Eu, silvioafonso, estive aqui. (risos)

alfacinha disse...

Já há muitos anos passados que descobri esses recantos no interior do seu país
bjos

Mariazita disse...

Regressei da primeira parte das minhas férias. Ficarei aqui uns dia e seguirei depois para a segunda ( e última) parte - este ano “férias passadas cá dentro”…
Aproveitarei este intervalo para retribuir visitas 😊.
E, a título de informação… penso que a Nanda se apresentará no próximo dia 1 de Setembro…

Muito feliz porque tudo correu bem, tanto à esquerda como à direita (vista, é claro!!!).

Gostei de te ler, as usual...

Bom Fim-de-semana
Beijinhos
MARIAZITA / A CASA DA MARIQUINHAS

São disse...

Comovente testemunho o teu, minha querida amiga!

Viva o Alentejo em toda a sua riqueza!

Te abraço carinhosamente com voto de saúde e tudo quanto queiras

AC disse...

Gosto muito do Alentejo, terra pisada e repisada por idas e vidas de povos, gosto muito dos alentejanos, herdeiros de pegadas mil filtradas na filosofia da planície.
Gostei do testemunho sobre uma certa cátedra, este muito pessoal, mais um na altíssima pilha de reclamações. Mas eles continuam por aí, Ana, embora de forma mais subtil.

Um beijinho :)

rosa-branca disse...

Talvez a mentira deixe transparecer a verdade. Já dizia a minha avó que mentira tem perna curta e é como azeite, não se mistura com água e vêm sempre ao cimo. Beijinhos amiga 😘😘

rosa-branca disse...

Talvez a mentira deixe transparecer a verdade. Já dizia a minha avó que mentira tem perna curta e é como azeite, não se mistura com água e vem sempre ao de cimo. Beijinhos amiga 😘😘

Graça Pires disse...

"Existem máculas de bastardia em todos os estratos". É verdade, Ana. E que sabem os doutores?
"Conheço bem o Alto Alentejo, embora da História vou sabendo algumas coisas. Gostei daquilo de que escreveste como testemunho.
Um grande beijo.

CÉU disse...

Olá, querida Ana!

Só agora soube que fizeste cirurgia às duas vistas (tens uns olhos tão bonitos), mas felizmente tudo correu bem.
O nosso Alentejo tem imenso para dar e descobrir. É um verdadeiro paraíso.

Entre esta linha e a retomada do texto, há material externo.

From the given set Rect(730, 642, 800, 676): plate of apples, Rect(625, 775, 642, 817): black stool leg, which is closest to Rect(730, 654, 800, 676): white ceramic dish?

Gostei da tua atitude, noutros tempos, e tu que tudo sabias, mas calaste-te. É assim que se vê o caráter de um ser humano, como tu.

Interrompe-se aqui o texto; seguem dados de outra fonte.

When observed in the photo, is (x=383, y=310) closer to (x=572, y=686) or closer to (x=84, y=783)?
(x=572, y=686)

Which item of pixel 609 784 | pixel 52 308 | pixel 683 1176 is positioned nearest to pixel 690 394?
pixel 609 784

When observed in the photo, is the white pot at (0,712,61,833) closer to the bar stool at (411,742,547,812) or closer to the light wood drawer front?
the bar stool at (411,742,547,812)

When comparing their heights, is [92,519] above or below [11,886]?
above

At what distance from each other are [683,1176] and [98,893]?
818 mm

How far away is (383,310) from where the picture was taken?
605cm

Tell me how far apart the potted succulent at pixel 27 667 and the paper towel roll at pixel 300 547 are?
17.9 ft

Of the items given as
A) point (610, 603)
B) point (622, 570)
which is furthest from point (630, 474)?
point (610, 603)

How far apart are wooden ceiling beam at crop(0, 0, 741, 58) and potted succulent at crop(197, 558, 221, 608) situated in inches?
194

Estou de férias, também fiquei em casa, devido à Pandemia e tenho tido o blogue parado, todavia na próxima 2ª feira vou voltar à blogosfera, mas num blogue brasileiro (fui convidada para uma "brincadeira" poética e aceitei). Vou deixar todas as indicações no meu blogue e gostaria que lesses o que escrevi e comentasses, se tivesses disposição e vistas capazes. Muito obrigada!

Beijinhos e bom domingo.

Juvenal Nunes disse...

O seu texto despertou-me alguma curiosidade e gostaria de saber qual a terra alentejana a que se refere, onde se podem observar pinturas rupestres.
Abraço.
Juvenal Nunes

vieira calado disse...

Quantas vezes amiga,

é preciso mentir para perceber a verdade...

Saudações poéticas!

A.S. disse...

Olá Ana!
Este testemunho que nos trazes, mostra que o Alentejo preserva ainda muito das suas origens. Há sempre coisas fascinantes para descobrir! Eu sempre vivi na cidade, do Alentejo conheço apenas as principais cidades e algumas vilas. Mas é certo que é nos montes mais remotos e menos sujeitos à acção do homem que se encontram verdadeiras preciosidades. O Alentejo sempre me fascinou!!
Grato por partilhares connosco estas coisas deliciosas!
Um abraço.
A.S.

João Santana Pinto disse...

Já tinha Saudade de aqui estar neste teu espaço, dos valores, da inquietude pelo saber e das tuas palavras e escolhas.

Estou a duas semanas das férias, a escolha inicial tinha recaído sobre o Alentejo, mas já não com conseguimos encontrar disponível nada dentro que tínhamos pensado. Assim, será antes uma zona de serra, já Algarve, espero que sejam dias de tranquilidade e de boa leitura para regressar pronto a enfrentar o Inverno que se avizinha e para a Primavera, penso que, em condições normais vou aceitar essa tua sugestão.

Um beijinho Ana

silvioafonso disse...

Estou muito, mas muito feliz com
o restabelecimento da minha amiga,
querida e palmas, muitas palmas
aos doutores da sua cabeceira.
Beijos e beijos. Um montão pra
você.

José Carlos Sant Anna disse...

Saber do Alentejo pelo teu olhar, pelo teu convite; conhecer a história dos doutores e um breve poema de Ana Hatherly que nos diz tanto.